EXERCISE BRIEF:
Return each line of the items below that contains the word "lowest".

GIVEN INFORMATION:
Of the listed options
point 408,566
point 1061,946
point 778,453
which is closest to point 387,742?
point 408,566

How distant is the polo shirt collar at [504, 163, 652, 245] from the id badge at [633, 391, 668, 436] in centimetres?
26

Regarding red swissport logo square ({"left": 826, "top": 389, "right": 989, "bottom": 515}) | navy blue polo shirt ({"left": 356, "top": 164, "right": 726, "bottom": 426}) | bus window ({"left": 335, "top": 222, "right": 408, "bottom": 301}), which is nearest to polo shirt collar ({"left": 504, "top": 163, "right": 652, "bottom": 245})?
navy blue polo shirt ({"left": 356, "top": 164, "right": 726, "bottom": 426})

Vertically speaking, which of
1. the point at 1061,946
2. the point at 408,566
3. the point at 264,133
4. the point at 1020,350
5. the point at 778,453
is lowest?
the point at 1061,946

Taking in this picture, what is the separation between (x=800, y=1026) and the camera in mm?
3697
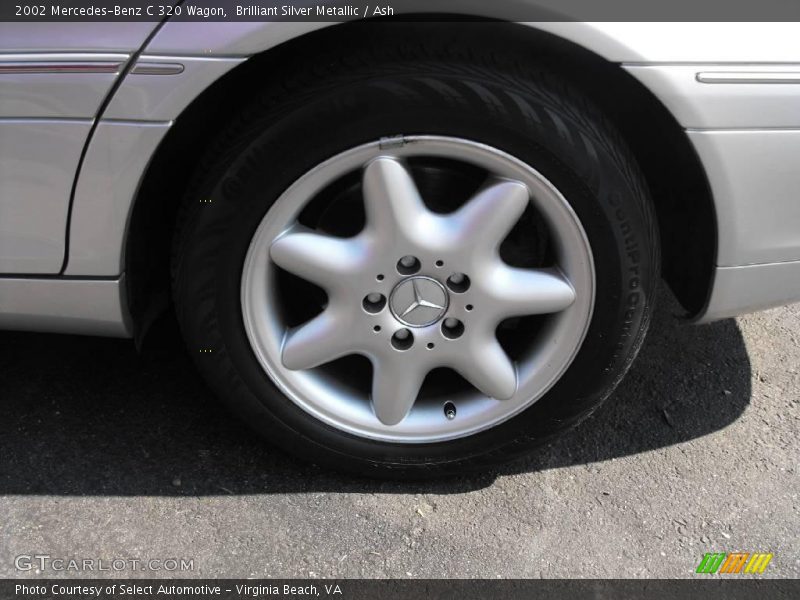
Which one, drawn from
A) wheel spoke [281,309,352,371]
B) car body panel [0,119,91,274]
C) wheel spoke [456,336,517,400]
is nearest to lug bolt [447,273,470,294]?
wheel spoke [456,336,517,400]

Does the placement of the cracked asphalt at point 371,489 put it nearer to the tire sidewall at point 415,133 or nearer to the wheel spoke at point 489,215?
the tire sidewall at point 415,133

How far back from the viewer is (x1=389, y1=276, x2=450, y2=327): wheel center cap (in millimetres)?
1796

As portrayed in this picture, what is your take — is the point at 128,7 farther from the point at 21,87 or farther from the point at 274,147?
the point at 274,147

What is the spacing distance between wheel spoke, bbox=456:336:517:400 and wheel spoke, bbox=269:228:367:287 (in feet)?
1.16

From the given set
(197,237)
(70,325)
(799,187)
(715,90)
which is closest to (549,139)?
(715,90)

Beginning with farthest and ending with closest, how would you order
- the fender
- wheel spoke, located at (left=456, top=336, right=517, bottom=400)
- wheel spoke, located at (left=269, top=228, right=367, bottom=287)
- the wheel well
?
wheel spoke, located at (left=456, top=336, right=517, bottom=400) → wheel spoke, located at (left=269, top=228, right=367, bottom=287) → the wheel well → the fender

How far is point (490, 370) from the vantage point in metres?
1.89

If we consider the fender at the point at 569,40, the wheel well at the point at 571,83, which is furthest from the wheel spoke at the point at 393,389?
the fender at the point at 569,40

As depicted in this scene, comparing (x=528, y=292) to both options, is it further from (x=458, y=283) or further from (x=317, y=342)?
(x=317, y=342)

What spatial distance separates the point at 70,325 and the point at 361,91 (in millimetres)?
893

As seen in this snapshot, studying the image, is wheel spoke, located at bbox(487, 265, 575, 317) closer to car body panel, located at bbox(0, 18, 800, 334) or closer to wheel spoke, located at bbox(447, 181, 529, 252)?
wheel spoke, located at bbox(447, 181, 529, 252)

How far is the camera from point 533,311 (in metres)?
1.83

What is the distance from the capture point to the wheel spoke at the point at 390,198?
1.70 m

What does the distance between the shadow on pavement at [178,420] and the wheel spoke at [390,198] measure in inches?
28.0
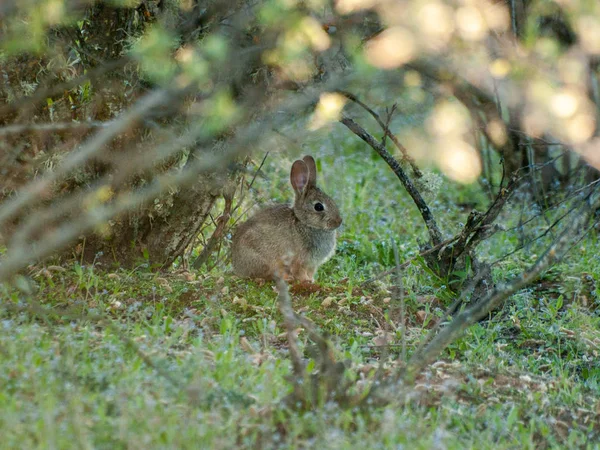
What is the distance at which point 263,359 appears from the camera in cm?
486

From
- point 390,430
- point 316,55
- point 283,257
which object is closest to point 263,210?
point 283,257

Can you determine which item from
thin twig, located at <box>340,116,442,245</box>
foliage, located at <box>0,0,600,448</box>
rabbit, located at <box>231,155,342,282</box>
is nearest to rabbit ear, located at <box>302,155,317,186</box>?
rabbit, located at <box>231,155,342,282</box>

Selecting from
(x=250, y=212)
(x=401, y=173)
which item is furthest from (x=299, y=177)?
(x=250, y=212)

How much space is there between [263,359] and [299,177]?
8.00ft

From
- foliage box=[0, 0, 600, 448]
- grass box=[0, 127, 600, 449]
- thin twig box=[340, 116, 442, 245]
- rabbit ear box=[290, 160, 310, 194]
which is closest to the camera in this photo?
grass box=[0, 127, 600, 449]

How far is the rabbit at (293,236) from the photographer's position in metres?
6.68

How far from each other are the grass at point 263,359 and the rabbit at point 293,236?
23 centimetres

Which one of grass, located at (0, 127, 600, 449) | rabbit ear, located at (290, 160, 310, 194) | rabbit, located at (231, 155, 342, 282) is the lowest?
grass, located at (0, 127, 600, 449)

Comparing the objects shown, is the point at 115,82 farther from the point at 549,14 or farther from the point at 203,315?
the point at 549,14

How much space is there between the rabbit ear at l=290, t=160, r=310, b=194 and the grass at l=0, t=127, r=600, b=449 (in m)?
0.66

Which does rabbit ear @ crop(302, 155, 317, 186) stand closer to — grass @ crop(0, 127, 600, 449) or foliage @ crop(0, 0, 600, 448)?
foliage @ crop(0, 0, 600, 448)

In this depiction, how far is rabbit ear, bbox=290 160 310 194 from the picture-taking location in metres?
7.01

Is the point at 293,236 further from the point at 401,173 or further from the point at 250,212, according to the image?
the point at 250,212

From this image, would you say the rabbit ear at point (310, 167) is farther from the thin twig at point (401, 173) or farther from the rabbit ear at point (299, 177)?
the thin twig at point (401, 173)
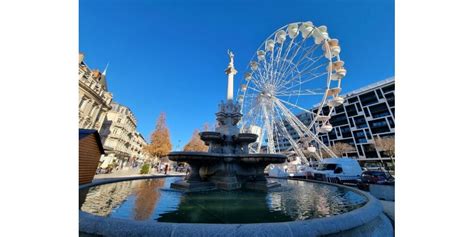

RESULT OF THIS TASK:
is lowest?
Which one of grass, located at (0, 127, 600, 449) | rabbit ear, located at (290, 160, 310, 194) | rabbit, located at (231, 155, 342, 282) is the lowest?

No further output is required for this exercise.